Aspiro a una objetivación de la política; donde votemos y negociemos electoralmente los planes, los programas y las reformas. Ninguna nación ha emergido al desarrollo de la mano de un hombre. Ha habido líderes visionarios conductores de grandes concertaciones sociales, pero el esfuerzo colectivo es lo que ha empujado el tránsito hacia esos niveles. El “yo resuelvo” es embustero y demagógico. Ha servido de sombrilla para las grandes improvisaciones, los desaciertos y las catástrofes. El peor enemigo de la democracia es el personalismo. No entiendo cómo se arma de la noche a la mañana una candidatura competitiva. Esa forma artesanal de pensar, construir y hacer la política es responsable de nuestros atrasos y de una historia de parches y remiendos. Sin una línea consistente ni clara del desarrollo socialmente armonizada en la que cada sector sepa su rol no vamos para ningún lado.

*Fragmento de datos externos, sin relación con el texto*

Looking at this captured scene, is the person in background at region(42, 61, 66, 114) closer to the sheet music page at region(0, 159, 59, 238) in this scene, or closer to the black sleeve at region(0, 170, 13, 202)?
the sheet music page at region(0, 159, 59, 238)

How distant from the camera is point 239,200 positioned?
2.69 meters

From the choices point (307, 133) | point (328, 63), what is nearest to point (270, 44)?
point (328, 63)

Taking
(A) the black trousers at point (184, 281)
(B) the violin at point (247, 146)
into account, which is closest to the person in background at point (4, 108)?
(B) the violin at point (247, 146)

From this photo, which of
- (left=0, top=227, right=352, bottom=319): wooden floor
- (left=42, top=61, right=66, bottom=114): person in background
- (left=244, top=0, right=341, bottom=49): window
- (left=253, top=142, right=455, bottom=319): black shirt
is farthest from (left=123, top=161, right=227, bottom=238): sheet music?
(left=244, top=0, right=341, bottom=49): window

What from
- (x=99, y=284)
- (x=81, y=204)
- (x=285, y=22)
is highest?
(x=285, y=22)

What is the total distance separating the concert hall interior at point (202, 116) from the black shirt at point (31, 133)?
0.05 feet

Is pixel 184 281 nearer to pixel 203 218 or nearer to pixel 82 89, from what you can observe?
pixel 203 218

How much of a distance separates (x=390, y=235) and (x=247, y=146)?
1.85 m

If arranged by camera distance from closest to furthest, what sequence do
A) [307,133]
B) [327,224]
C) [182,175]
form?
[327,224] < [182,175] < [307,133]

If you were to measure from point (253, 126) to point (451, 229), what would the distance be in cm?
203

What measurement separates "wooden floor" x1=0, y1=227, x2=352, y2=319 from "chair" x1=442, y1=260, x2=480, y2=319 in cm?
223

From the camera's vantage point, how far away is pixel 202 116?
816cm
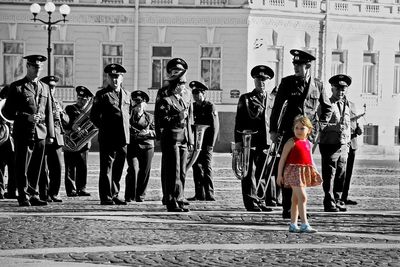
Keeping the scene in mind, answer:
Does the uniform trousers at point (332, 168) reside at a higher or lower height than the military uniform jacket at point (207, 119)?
lower

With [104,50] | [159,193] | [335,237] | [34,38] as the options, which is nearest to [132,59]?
[104,50]

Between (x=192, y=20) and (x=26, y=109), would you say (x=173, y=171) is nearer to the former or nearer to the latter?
(x=26, y=109)

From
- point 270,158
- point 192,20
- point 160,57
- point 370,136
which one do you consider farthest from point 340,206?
point 370,136

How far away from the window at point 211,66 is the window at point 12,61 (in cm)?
691

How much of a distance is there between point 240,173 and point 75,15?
2593 cm

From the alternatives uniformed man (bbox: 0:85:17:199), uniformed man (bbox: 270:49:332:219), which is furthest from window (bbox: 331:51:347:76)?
uniformed man (bbox: 270:49:332:219)

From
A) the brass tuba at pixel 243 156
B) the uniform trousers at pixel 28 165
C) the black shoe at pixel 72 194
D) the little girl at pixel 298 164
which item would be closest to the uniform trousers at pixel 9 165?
the black shoe at pixel 72 194

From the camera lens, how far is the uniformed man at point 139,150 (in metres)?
18.1

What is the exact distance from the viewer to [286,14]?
42.2 meters

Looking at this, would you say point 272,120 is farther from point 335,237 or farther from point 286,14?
point 286,14

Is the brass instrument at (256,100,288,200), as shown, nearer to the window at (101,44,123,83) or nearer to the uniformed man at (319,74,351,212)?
the uniformed man at (319,74,351,212)

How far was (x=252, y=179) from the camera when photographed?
53.2ft

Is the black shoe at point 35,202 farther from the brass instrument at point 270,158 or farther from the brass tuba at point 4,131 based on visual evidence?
the brass instrument at point 270,158

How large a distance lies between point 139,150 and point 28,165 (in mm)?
2304
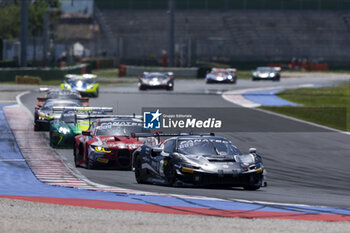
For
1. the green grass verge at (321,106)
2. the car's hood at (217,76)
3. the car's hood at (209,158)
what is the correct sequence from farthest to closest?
the car's hood at (217,76)
the green grass verge at (321,106)
the car's hood at (209,158)

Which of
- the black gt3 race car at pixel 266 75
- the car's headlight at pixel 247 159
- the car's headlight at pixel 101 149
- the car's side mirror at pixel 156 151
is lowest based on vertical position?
the black gt3 race car at pixel 266 75

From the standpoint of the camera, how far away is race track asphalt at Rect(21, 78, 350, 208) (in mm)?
14227

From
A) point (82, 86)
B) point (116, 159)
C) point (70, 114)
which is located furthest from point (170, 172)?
point (82, 86)

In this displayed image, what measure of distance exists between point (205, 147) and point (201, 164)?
74 centimetres

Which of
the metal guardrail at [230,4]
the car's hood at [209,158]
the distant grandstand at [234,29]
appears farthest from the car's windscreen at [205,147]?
the metal guardrail at [230,4]

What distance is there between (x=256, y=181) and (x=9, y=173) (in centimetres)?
619

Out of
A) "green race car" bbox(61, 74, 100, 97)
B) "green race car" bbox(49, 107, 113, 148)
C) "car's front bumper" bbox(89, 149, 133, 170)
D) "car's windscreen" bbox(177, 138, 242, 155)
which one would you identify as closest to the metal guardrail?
"green race car" bbox(61, 74, 100, 97)

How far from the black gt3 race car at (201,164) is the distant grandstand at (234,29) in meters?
69.9

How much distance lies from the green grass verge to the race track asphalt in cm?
189

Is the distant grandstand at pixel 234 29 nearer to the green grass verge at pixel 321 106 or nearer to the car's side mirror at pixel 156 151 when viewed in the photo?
the green grass verge at pixel 321 106

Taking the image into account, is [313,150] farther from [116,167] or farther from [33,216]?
[33,216]

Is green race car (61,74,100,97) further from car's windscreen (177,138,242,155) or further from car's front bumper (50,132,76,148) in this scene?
car's windscreen (177,138,242,155)

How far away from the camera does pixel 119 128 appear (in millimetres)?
19453

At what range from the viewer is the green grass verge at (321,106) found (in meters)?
33.7
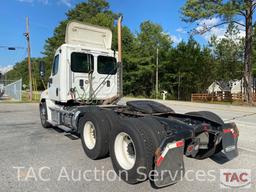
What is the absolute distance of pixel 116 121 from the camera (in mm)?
4703

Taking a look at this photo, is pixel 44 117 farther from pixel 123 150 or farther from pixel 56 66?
pixel 123 150

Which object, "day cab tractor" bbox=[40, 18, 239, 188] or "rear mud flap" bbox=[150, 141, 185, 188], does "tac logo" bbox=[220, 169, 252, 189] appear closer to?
"day cab tractor" bbox=[40, 18, 239, 188]

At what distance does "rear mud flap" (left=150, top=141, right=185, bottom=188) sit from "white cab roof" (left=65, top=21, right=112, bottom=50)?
479cm

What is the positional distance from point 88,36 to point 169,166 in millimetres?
5427

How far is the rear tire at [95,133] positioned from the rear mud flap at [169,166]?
1.57 m

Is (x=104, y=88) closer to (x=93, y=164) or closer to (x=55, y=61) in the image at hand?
(x=55, y=61)

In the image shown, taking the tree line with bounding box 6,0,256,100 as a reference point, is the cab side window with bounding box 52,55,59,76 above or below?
below

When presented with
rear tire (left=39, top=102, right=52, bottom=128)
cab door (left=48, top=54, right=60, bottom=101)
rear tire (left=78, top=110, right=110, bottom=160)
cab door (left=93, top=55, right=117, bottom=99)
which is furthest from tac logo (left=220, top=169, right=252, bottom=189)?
rear tire (left=39, top=102, right=52, bottom=128)

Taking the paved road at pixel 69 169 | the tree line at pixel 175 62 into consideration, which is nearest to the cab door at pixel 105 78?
the paved road at pixel 69 169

Lloro de risa cuando escucho a candidatos hablar de lo que no entienden y no tener otra propuesta más meritoria que la crítica, en la que ni siquiera son originales, ya que repiten con algunas cifras los mismos resabios de las redes sociales. Eso explica por qué los redentores de ayer son los más odiados de hoy, nada nuevo en América Latina. ¡Mierda!... ¡Y no aprendemos!